#### ACTIONS TO TAKE:
1 > In the post on memory layout for lazy normalization, swap "lazy normalizer" for "lazy evaluator" and write out the passage from "Enrico Z. Borba" up to and including "to be false.".
2 > Write the next part of the post on memory layout for lazy normalization, picking up right after its final sentence.

#### SUPPLIED PASSAGE:

########

Enrico Z. Borba - Thoughts

After writing the post on lazy normalization, I thought I understood enough to implement a lazy normalizer. This proved to be false.

This post is a work in progress. It's contents may change. If/when I'm satisfied with it, I'll remove this message and the "WIP" above.

Overview

This post explains a chain-free¹ memory layout for lazy normalization and details the graph traversal using this layout. The memory layout includes both how nodes and wires are represented, and then the memory transformations that happen for each interaction.

Allocation

Ideally a VM's memory layout shouldn't care about how the allocator keeps track of free memory, but unfortunately the memory representation presented here will have such a coupling. This is because some of the node representations make use of free regions in memory to represent special values. So, we'll need to describe the allocator as well.

The allocator first allocates a single memory arena as large as the OS will allow. We'll refer to this region of memory as the heap. The heap is aligned to the nearest 16 bytes. This is because the allocator deals with double-word (128-bit) values.

########

#### DATA LISTING:
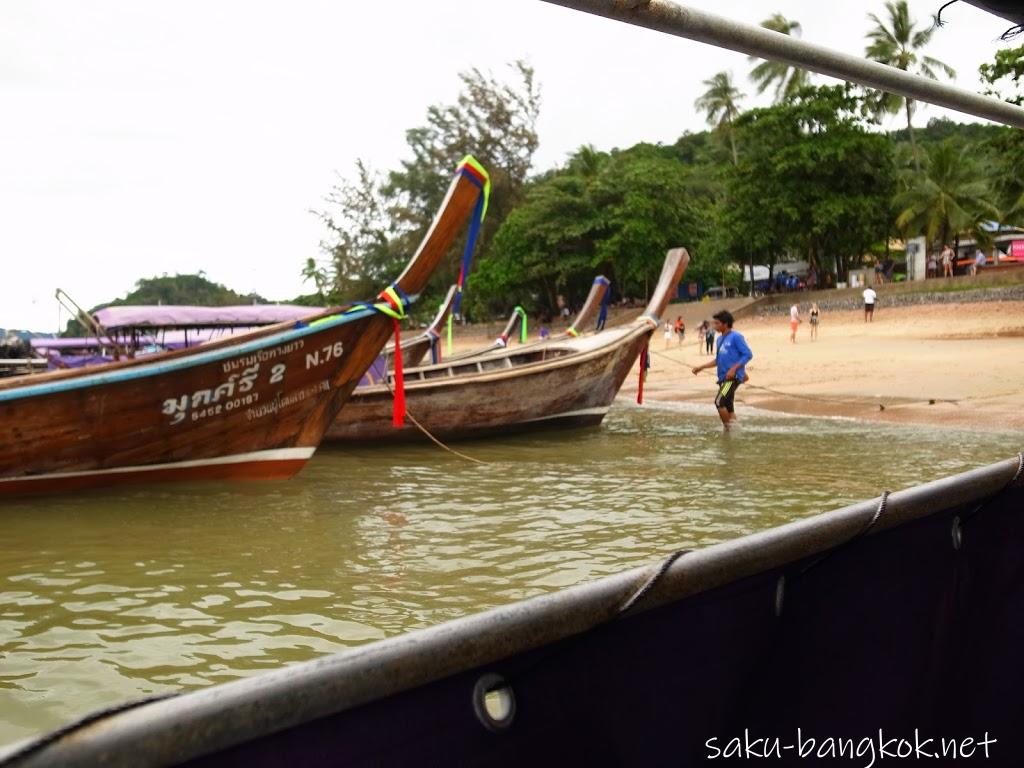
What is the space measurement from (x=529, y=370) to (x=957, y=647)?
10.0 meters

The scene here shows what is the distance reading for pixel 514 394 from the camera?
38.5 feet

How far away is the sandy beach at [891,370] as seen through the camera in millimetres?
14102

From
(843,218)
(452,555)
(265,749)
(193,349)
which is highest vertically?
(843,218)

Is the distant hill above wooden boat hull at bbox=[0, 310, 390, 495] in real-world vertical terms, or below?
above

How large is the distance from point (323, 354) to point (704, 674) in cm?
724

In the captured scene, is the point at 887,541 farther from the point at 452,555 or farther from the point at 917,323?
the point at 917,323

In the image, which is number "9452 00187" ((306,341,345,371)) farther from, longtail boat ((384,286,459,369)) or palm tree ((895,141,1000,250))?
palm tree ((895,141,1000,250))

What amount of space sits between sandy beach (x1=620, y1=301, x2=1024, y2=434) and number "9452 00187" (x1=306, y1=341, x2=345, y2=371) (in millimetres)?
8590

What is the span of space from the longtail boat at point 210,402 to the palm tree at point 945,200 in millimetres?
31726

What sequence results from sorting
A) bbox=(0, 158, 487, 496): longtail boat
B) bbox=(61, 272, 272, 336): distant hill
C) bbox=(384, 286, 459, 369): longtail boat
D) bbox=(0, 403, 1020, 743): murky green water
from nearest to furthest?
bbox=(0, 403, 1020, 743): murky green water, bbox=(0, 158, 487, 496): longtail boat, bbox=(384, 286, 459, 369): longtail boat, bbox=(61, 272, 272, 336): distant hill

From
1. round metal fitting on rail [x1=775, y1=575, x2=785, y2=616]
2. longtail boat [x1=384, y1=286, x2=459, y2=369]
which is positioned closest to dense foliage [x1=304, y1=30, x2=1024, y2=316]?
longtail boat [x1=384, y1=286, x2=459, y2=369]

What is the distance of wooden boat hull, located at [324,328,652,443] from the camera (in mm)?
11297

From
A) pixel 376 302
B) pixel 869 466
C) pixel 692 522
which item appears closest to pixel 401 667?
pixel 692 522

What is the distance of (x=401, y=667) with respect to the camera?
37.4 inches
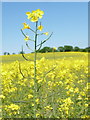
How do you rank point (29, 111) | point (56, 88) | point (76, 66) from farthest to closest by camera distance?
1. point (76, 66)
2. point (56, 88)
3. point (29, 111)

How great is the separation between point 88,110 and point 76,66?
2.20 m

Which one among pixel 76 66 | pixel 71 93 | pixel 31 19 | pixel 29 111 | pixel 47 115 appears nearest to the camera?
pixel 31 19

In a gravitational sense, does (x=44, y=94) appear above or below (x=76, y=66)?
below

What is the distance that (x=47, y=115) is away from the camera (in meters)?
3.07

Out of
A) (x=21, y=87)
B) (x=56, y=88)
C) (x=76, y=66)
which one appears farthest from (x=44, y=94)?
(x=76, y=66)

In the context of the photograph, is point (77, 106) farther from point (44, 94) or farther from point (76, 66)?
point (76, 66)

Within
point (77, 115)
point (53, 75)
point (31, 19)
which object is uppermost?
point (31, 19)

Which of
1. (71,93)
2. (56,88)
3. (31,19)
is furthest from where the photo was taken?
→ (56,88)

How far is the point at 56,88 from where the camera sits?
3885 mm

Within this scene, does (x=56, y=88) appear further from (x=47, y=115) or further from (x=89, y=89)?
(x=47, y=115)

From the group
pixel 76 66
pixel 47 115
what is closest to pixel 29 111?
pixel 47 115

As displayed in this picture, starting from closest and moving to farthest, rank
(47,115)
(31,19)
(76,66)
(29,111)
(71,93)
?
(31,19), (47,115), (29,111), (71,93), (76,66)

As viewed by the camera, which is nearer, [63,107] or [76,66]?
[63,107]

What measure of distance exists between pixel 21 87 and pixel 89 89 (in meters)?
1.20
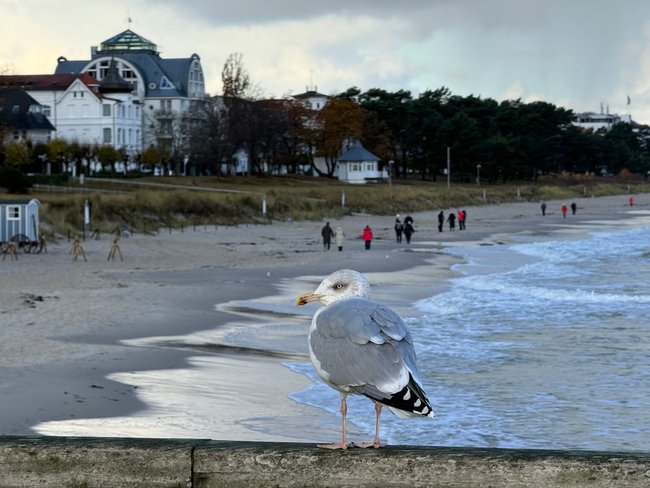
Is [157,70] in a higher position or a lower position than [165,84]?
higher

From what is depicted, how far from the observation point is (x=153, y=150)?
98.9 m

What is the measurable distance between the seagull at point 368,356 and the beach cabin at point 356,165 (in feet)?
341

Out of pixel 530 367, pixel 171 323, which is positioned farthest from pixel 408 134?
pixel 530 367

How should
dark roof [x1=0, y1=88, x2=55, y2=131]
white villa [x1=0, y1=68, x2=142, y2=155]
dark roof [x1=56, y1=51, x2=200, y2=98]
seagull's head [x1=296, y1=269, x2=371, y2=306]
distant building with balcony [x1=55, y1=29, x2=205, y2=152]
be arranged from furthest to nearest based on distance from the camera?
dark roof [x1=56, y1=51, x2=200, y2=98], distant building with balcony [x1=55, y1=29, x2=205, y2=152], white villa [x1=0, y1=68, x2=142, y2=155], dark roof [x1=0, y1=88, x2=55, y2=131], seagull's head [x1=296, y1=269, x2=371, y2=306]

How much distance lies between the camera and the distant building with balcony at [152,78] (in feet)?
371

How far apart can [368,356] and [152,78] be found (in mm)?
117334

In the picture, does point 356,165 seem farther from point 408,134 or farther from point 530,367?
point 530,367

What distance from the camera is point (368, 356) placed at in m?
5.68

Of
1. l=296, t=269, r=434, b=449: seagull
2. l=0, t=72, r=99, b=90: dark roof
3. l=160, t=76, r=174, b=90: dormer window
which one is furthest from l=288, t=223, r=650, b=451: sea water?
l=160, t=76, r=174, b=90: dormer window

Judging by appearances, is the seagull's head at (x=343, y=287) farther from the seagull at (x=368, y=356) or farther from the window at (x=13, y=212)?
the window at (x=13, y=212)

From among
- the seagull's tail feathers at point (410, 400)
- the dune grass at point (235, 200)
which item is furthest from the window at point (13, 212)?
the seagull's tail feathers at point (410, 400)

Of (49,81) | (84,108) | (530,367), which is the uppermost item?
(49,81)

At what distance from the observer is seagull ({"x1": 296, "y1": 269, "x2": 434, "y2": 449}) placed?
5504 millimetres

########

#### WRITTEN ANSWERS:
1 >
Enrico Z. Borba - Thoughts

After writing the post on lazy normalization, I thought I understood enough to implement a lazy evaluator. This proved to be false.

2 >
The allocator has a simple API:

Figure 1: Allocator API

Memory Reuse

The allocator uses a free list to track free memory regions. This attempts to maximise the reuse of memory. If a single word is freed, the allocator checks if its neighboring half is also free. If so, the whole 128-bit value is freed. Since double words can only be allocated at 16-byte-aligned addresses, a free single word will not be reused unless its neighboring half is also free. This fact is explicitly relied on by the memory representation of nets. Specifically, some owned double-word values will keep one half free to represent a special form of the value.

In-Memory Representation of Nodes

Negative Ports (or Positive Wires)

We will be storing polarized -SIC nodes. Roughly, every 64-bit value on the heap is a negative port on the net. The way I prefer to view this is: values on the heap tell you what is on the other side of the positive end of a wire. There are some exceptions to this, but this is broadly the case.

Every double-word value on the heap, except the root at index 0, describes some node. For nodes with two negative ports, each word is one of those ports. This is because negative ports are connected to the positive end of a wire. The exception noted above occurs for nodes with a single negative port: one word is that negative port and the other is some node-dependent information.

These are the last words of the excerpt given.